Page →
┄┄┄┄┄┄

Publishing Open Data – Do you really need an API?

As open data is gaining momentum an increasing number of organizations are thinking about ways to make their data available for others to use. Here are some thought on how to approach design issues when making open government data available.

TL;DR See if it is possible to publish your open data as file dumps instead of building advanced API:s that force entrepreneurs to integrate their apps with your infrastructure.

A fictional background

It was supposed to be a regular day for John at the server facility at the government weather agency. But when he came in to work that morning his colleague Mike was in a panic. -”Look! We are in the middle of a DDoS attack. The API-server is flooded and the database server is on it’s knees. The meteorologists can not work” . John started looking at server logs. Between 7 and 8 a.m. there was a sharp increase in traffic. Loads of API calls were made from a lot of different IP:s. Then, all of a sudden server load decreased and everything was back to normal.

What happened?

A year ago the weather agency had started to make their data available as part of the agency’s open government initiative. They were in a rush at the time and had decided to create an API for their weather data by setting up an internet-facing API-server. The API design had tried to take into consideration potential use cases that entrepreneurs may have but it was hard to know what people wanted. They had settled on three generic API calls.

Fast forward a year and they discover that one entrepreneur had built a very successful mobile app used by several hundred thousand users. Every morning it wakes you up by announcing today’s weather. To get the data necessary the app developer had to make two API calls which all of the installed apps did every morning to wake up their owners. That promptly crashed the API server which wasn’t designed to cope with the load.

Let’s call this the Direct integration API model.

┄┄┄┄┄┄

Records shown →
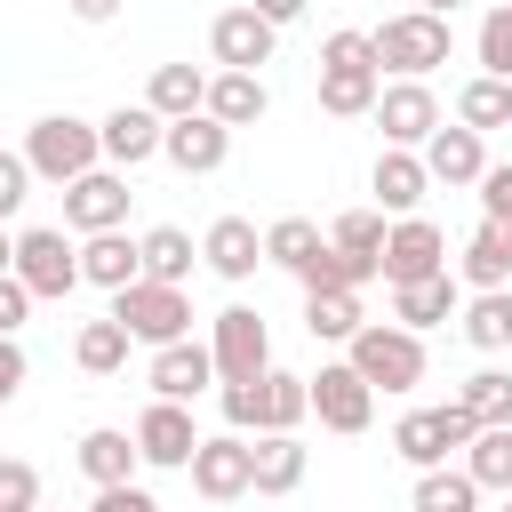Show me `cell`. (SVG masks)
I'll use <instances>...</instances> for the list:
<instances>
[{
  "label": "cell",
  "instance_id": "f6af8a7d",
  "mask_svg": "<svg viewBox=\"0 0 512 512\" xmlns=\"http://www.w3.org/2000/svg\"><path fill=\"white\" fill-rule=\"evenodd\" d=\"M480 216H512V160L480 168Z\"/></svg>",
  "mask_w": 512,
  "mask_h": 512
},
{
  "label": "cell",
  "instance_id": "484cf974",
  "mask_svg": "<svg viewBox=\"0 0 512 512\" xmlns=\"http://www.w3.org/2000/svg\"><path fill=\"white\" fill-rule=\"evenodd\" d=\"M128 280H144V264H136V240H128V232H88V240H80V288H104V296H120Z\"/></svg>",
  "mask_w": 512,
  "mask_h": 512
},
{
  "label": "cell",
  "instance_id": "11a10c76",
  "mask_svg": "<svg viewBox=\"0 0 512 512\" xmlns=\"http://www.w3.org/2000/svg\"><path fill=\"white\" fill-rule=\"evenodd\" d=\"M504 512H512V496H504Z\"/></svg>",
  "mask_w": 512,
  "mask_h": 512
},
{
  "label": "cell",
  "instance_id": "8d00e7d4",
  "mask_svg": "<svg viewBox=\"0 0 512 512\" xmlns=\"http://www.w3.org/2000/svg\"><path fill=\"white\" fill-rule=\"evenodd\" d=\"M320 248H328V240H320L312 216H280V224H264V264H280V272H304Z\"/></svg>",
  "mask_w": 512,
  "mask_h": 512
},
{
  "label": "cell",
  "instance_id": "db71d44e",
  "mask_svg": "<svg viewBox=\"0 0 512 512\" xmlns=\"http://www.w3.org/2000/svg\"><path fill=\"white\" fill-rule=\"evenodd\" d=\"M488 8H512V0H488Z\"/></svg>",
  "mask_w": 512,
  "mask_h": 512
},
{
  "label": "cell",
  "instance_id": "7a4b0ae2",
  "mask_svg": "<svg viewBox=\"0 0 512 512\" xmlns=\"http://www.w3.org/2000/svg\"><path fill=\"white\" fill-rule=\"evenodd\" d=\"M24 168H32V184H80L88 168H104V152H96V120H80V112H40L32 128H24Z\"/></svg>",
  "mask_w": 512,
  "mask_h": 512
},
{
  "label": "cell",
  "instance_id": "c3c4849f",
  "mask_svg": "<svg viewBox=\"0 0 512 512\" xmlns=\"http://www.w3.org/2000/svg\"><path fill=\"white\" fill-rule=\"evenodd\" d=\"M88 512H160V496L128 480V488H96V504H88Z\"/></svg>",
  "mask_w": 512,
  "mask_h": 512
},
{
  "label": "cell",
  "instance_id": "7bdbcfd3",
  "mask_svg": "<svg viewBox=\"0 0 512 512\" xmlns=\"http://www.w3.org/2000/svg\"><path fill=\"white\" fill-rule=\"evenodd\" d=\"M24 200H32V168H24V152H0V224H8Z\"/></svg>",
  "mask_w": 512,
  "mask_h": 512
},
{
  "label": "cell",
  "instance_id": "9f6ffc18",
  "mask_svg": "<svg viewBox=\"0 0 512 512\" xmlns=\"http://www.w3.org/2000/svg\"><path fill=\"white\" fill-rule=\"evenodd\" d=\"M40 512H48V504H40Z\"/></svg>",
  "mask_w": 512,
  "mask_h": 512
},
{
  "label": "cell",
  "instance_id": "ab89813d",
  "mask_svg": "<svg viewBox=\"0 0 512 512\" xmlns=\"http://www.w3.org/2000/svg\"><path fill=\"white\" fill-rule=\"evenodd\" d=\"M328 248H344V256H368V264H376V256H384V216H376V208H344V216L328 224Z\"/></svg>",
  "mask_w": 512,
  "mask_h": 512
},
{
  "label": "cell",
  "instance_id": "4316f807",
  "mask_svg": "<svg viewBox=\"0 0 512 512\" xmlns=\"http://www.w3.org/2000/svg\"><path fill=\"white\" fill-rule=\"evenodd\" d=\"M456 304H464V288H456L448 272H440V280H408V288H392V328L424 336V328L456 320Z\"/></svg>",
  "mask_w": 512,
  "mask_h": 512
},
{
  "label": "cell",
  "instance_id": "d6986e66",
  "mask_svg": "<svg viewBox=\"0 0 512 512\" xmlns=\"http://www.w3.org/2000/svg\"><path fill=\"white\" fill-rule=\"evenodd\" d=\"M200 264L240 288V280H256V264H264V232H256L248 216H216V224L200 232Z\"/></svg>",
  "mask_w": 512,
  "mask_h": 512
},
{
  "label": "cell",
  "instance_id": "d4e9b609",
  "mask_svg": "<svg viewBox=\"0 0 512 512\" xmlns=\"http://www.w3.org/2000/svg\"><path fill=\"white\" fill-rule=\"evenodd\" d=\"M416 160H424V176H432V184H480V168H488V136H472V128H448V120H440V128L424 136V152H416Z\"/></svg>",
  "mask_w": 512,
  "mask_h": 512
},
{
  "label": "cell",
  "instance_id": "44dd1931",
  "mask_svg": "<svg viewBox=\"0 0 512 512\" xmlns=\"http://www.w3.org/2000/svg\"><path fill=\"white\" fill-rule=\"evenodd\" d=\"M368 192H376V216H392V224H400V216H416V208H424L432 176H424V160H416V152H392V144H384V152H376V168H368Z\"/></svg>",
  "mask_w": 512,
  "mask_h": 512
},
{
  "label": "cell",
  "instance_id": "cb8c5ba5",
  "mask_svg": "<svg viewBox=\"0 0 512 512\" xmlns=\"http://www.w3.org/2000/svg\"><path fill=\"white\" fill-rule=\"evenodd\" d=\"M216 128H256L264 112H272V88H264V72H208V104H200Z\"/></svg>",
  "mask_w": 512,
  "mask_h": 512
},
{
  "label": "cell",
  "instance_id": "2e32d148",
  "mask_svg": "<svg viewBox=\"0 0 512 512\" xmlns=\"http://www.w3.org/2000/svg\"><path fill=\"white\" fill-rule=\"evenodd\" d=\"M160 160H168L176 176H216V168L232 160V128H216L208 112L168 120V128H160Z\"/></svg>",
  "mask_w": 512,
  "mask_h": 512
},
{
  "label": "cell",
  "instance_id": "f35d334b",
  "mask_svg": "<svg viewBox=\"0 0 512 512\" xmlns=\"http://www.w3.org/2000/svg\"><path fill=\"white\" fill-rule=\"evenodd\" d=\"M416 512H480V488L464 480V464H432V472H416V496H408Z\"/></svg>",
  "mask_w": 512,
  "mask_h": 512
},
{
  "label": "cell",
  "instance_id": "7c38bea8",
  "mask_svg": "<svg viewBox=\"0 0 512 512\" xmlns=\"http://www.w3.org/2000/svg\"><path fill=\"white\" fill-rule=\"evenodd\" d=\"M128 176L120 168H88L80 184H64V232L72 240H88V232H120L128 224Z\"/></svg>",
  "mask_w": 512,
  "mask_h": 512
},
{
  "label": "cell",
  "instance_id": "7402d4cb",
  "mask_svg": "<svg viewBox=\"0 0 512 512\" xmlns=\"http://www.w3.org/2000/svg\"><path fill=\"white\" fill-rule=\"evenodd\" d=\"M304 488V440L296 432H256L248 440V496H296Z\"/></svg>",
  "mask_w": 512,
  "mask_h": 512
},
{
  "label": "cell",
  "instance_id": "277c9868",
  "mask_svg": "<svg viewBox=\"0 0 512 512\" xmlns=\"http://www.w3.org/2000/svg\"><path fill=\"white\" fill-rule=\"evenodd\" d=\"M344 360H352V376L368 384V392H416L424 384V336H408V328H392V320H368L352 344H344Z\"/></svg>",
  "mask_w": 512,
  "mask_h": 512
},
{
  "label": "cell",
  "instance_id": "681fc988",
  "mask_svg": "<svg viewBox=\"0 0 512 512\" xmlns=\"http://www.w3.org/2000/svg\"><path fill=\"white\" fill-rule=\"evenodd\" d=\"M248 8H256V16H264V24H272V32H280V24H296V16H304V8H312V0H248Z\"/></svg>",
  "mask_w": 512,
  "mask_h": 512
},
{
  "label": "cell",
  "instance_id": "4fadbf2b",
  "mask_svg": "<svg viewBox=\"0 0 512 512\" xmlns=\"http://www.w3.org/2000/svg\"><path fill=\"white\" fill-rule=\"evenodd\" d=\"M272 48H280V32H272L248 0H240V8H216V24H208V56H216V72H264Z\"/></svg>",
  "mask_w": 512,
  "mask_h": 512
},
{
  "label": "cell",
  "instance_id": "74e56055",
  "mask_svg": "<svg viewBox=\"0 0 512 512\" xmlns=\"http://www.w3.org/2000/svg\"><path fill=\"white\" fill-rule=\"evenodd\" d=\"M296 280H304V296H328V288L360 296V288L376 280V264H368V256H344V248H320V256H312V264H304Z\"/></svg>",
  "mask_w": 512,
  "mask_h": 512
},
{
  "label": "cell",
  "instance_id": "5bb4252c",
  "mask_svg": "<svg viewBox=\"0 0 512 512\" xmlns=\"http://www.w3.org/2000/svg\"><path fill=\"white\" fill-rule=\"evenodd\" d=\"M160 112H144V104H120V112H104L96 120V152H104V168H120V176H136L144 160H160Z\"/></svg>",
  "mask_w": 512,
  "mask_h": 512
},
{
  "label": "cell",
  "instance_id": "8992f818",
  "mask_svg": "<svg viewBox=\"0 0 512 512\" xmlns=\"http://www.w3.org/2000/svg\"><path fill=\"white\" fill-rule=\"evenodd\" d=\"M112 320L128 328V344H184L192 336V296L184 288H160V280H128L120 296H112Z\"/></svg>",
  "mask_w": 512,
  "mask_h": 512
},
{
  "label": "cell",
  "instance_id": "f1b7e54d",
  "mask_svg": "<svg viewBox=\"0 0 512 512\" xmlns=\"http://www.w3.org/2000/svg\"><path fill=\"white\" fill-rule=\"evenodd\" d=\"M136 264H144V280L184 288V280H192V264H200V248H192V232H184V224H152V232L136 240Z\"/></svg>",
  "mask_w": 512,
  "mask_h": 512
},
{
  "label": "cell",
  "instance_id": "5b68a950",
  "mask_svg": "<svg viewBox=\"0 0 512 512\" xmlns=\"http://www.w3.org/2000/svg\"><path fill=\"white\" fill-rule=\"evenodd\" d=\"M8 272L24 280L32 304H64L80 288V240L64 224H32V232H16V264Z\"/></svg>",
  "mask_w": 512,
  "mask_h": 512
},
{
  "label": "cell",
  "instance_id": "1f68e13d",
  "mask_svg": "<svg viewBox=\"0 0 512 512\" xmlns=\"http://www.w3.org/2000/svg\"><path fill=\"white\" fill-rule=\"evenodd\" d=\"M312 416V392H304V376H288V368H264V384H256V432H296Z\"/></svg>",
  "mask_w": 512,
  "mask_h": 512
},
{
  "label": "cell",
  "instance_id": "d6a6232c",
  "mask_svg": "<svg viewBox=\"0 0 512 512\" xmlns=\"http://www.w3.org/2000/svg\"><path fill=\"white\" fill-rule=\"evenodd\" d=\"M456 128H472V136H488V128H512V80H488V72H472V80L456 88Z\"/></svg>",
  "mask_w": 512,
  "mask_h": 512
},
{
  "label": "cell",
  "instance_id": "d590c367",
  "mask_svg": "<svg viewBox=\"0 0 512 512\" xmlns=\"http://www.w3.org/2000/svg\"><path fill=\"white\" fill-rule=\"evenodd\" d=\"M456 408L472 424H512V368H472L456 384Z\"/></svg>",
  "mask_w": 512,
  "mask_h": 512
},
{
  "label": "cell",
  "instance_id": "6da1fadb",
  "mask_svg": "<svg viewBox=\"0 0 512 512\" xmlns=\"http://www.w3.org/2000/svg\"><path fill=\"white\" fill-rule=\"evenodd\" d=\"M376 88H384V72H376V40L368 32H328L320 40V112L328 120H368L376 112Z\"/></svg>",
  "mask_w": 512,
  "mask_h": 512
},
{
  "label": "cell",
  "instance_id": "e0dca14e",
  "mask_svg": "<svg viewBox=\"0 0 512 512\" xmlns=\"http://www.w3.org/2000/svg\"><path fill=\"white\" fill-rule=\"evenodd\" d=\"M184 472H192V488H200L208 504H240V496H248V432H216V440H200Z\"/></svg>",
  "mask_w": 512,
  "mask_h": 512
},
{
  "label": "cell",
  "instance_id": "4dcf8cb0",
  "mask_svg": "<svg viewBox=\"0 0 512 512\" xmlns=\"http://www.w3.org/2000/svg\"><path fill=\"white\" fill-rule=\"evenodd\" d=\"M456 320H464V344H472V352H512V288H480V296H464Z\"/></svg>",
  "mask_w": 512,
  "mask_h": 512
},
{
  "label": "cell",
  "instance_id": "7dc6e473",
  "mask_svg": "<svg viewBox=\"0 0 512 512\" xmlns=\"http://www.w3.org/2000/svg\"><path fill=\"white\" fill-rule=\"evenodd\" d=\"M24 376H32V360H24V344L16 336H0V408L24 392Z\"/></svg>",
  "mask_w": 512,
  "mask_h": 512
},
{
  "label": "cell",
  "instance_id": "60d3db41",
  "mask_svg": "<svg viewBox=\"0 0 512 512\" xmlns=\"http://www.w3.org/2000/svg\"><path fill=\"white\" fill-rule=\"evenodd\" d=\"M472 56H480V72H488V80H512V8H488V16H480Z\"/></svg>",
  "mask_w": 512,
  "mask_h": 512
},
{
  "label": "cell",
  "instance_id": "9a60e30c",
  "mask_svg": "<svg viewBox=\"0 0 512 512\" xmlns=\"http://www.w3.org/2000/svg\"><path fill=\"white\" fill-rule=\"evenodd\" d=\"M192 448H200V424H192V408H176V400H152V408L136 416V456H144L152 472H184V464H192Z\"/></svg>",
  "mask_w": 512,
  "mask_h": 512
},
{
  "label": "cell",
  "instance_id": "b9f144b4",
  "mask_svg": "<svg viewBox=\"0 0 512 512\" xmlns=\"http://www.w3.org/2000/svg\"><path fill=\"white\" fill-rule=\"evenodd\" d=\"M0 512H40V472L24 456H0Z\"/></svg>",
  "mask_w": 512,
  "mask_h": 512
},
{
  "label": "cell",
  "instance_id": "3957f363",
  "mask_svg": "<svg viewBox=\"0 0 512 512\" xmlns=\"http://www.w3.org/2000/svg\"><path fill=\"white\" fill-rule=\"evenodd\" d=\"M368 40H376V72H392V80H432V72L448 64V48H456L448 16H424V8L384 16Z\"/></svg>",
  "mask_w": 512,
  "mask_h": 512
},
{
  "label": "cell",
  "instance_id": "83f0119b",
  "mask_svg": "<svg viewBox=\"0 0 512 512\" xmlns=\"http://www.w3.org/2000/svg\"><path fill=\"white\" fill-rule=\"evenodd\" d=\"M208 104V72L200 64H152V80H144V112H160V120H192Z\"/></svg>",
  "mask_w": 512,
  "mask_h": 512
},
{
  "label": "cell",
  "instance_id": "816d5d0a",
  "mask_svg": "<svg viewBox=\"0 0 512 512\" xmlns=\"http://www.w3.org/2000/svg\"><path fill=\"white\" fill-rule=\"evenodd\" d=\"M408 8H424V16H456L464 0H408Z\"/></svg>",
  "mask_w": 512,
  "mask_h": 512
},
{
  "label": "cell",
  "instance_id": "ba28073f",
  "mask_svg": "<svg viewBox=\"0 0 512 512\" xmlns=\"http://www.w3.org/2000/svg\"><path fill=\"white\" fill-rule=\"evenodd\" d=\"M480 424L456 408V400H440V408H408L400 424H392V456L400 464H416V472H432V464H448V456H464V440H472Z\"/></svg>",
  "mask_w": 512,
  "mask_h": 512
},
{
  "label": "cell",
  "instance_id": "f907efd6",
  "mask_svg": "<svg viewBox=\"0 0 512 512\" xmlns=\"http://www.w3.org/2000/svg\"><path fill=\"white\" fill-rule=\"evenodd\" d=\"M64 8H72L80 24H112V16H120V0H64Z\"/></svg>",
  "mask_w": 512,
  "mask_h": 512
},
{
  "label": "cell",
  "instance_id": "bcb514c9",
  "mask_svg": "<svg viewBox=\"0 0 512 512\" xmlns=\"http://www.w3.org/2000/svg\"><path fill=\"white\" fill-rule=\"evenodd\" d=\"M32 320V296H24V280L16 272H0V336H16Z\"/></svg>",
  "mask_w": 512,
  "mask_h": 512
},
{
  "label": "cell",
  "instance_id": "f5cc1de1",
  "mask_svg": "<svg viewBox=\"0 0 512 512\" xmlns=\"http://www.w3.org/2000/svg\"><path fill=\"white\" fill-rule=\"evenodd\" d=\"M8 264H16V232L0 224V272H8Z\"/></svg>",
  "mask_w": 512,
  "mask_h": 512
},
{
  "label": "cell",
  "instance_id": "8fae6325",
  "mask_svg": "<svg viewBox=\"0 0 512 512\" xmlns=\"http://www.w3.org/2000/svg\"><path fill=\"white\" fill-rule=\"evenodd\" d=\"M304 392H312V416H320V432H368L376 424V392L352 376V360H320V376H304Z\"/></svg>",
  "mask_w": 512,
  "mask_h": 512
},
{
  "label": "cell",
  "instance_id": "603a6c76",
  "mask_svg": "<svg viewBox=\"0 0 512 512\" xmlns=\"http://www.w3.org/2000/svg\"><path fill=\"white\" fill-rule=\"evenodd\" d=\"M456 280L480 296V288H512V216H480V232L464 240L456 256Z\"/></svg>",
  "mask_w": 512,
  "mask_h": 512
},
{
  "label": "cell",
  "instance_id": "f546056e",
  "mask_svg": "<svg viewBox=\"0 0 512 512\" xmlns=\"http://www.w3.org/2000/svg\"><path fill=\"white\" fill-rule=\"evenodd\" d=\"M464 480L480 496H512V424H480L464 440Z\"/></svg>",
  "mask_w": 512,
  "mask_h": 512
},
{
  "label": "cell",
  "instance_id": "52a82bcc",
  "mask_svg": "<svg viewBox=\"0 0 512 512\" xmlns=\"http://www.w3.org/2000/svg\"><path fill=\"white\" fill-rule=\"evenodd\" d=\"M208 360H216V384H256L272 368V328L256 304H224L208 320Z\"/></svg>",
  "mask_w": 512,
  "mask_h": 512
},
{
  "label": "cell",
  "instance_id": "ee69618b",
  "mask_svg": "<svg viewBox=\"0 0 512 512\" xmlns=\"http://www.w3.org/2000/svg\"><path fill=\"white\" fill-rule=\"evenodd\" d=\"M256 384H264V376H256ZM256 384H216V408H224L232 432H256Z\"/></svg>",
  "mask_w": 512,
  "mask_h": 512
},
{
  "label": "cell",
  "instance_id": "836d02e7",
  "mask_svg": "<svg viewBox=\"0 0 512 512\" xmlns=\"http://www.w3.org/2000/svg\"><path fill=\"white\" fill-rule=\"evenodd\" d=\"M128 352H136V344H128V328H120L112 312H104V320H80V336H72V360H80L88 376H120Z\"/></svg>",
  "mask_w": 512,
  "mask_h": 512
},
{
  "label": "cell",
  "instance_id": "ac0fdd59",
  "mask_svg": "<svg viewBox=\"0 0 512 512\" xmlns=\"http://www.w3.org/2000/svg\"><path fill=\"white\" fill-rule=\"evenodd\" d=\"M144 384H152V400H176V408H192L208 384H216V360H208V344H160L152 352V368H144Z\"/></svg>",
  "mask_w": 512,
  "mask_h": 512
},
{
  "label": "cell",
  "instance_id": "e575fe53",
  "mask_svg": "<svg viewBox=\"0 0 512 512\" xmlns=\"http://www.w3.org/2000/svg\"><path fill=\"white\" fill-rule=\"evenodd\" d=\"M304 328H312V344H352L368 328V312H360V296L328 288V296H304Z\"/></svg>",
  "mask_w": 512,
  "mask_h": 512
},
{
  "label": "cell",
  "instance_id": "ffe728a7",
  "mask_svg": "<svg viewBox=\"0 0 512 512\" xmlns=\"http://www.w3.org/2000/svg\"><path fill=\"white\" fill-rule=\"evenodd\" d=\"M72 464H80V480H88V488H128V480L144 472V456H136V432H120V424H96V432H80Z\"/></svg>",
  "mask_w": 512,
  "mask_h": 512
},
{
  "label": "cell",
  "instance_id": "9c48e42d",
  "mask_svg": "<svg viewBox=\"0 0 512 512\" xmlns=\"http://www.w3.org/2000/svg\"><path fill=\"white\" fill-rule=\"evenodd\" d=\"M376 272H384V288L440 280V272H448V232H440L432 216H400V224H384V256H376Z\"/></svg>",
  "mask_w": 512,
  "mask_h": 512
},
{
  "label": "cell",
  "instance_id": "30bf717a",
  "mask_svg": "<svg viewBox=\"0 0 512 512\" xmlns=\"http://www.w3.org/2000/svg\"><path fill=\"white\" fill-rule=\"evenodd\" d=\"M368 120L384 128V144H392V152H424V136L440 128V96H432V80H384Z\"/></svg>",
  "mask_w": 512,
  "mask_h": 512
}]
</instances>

┄┄┄┄┄┄

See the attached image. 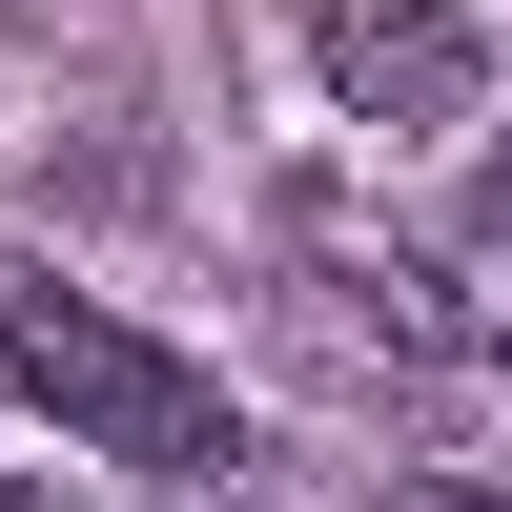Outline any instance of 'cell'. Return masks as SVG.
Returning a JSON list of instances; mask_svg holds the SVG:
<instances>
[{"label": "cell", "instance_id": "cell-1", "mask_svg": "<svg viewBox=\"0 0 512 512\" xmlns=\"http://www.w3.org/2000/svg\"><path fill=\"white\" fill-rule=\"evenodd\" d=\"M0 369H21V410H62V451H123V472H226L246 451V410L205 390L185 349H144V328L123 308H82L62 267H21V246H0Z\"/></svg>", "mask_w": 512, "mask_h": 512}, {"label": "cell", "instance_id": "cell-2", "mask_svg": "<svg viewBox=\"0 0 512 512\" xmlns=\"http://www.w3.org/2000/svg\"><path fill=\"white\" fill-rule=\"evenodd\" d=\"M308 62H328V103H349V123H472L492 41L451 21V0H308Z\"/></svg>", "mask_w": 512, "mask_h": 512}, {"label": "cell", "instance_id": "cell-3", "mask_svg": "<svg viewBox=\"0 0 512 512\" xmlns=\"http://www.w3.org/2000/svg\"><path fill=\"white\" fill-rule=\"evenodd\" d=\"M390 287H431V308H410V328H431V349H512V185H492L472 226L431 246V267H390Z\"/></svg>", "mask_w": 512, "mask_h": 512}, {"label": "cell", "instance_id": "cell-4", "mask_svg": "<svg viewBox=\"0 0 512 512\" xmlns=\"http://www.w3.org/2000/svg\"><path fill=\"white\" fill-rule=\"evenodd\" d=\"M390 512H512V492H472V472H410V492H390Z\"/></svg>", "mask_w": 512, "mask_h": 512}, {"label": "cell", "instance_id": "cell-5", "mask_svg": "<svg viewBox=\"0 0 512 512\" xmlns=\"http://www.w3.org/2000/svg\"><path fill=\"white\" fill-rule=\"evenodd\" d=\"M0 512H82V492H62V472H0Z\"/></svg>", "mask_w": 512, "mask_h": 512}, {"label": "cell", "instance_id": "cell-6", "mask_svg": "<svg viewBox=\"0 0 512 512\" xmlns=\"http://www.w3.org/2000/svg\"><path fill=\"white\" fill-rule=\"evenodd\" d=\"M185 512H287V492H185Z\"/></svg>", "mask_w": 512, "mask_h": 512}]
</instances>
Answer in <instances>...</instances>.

┄┄┄┄┄┄

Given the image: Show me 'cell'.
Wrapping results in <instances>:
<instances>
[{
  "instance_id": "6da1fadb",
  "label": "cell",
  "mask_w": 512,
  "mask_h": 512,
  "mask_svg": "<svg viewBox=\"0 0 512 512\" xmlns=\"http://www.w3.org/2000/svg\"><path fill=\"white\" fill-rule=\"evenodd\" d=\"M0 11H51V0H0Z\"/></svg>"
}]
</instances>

┄┄┄┄┄┄

Tasks →
1. Output the passage of the open data article starting at "TL;DR See if" and ending at "back to normal.", keeping its wording unchanged.
2. Write the next part of the article on publishing open data, picking up right after its final sentence.

Outputs →
1.
TL;DR See if it is possible to publish your open data as file dumps instead of building advanced API:s that force entrepreneurs to integrate their apps with your infrastructure.

A fictional background

It was supposed to be a regular day for John at the server facility at the government weather agency. But when he came in to work that morning his colleague Mike was in a panic. -”Look! We are in the middle of a DDoS attack. The API-server is flooded and the database server is on it’s knees. The meteorologists can not work” . John started looking at server logs. Between 7 and 8 a.m. there was a sharp increase in traffic. Loads of API calls were made from a lot of different IP:s. Then, all of a sudden server load decreased and everything was back to normal.

2.
The Direct Integration API Model

Forcing developers to integrate their apps directly with an agency API may have bad consequences

The direct integration API model has several drawbacks:

  1. Since the API:s [2] are designed for direct integration this is what developers did. The government agency is now (unknowingly) a critical component in making sure the apps are working.
  2. By forwarding API calls to the one and only database server internal applications are affected when there is a high API load [1].
  3. High load from one application will impact all other applications using the same API infrastructure.
  4. API:s were designed from hypothetical use case scenarios forcing applications to make multiple API calls to get the data required.

Even if the data was offloaded to a separate database server to isolate external load from internal systems developers still need to rely on the capacity of the API .

A better way to publish open government data

An alternative to the direct integration API model is to publish data dumps in files. “Boring!” may be the initial reaction from developers but they will thank you later. In this model data from the database is exported, transformed to an open readable format [1] (e.g. CSV), properly named and stored on the web server [2]. This means entrepreneurs can get all your data, load it into their own system and design their API according to their use case. Also, high loads will hit their own infrastructure without affecting other apps.

As an added bonus it is very simple to publish data dumps on a web server.

Publishing data files makes it possible for developers to design and set up their own API

If files and URL:s are named consistently it is easy for entrepreneurs to pick up data over time (e.g. http://data.example.com/weather/country/2012-03-01.csv). An alternative is to create an API that is designed for mirroring of data and its changes (e.g. event sourcing over Atom).

These two models gives us some background for design considerations for publishing open data.

Design considerations

1. Do you really need an API? API projects can become expensive and typically compete with other IT projects that may have a higher priority. Also, designing an API involves making decisions on API use cases. Do you know how users will use your data? Will your API design prevent users from making efficient use of your data in their applications? What is your plan to cope with load?

2. Make it easy for entrepreneurs to keep a local copy of your data up to date. By providing wisely named data dumps it is simple to keep a local database up to date. More advanced scenarios include using existing protocols and technology for low latency distribution (e.g. pubsubhubbub).

3. Isolate internal systems from the effects of external data publishing.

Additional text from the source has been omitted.